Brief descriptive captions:
—————

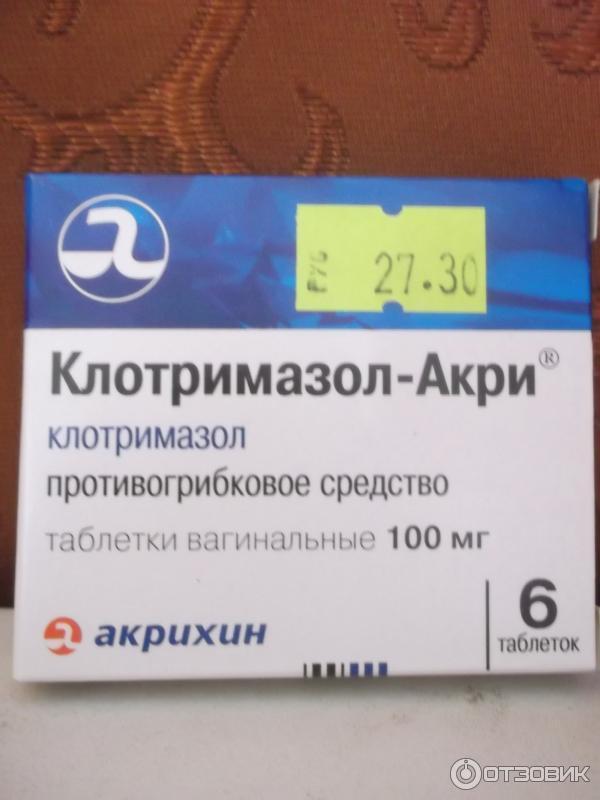 """Отзыв о Противогрибковое средство Акрихин """"Клотримазол-Акри"""" вагинальные таблетки Отличный враг молочнице!"""
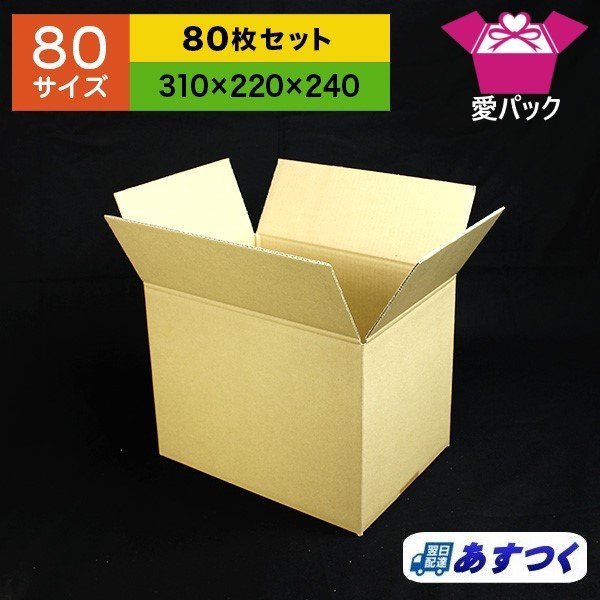 ダンボール箱 段ボール 80サイズ A4 無地 梱包用 日本製 薄型 80枚 クロネコヤマト 宅急便 ゆうパック メルカリ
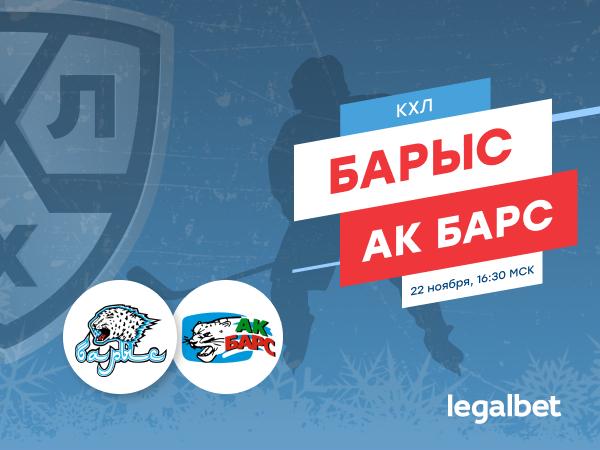 Legalbet.ru: «Барыс» – «Ак Барс»: на что ставить в матче против лидера Востока?.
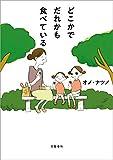 どこかでだれかも食べている (文春e-book)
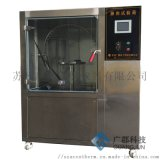 箱式淋雨試驗箱,IPX3/X4淋雨試驗機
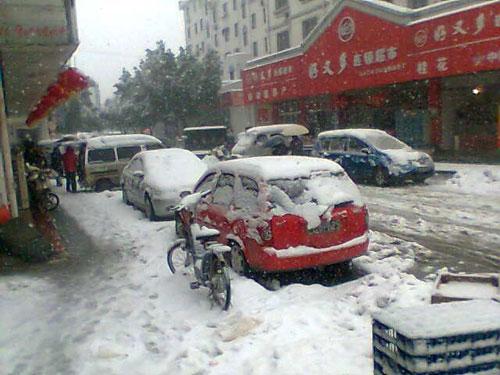 suzhousnow03.jpg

—————

**Work instructions**. Every line of the data above should be returned exactly, with the pictures removed.

**Task solution**.
 """Отзыв о Противогрибковое средство Акрихин """"Клотримазол-Акри"""" вагинальные таблетки Отличный враг молочнице!"""
 ダンボール箱 段ボール 80サイズ A4 無地 梱包用 日本製 薄型 80枚 クロネコヤマト 宅急便 ゆうパック メルカリ
 Legalbet.ru: «Барыс» – «Ак Барс»: на что ставить в матче против лидера Востока?.
 どこかでだれかも食べている (文春e-book)
 箱式淋雨試驗箱,IPX3/X4淋雨試驗機
 suzhousnow03.jpg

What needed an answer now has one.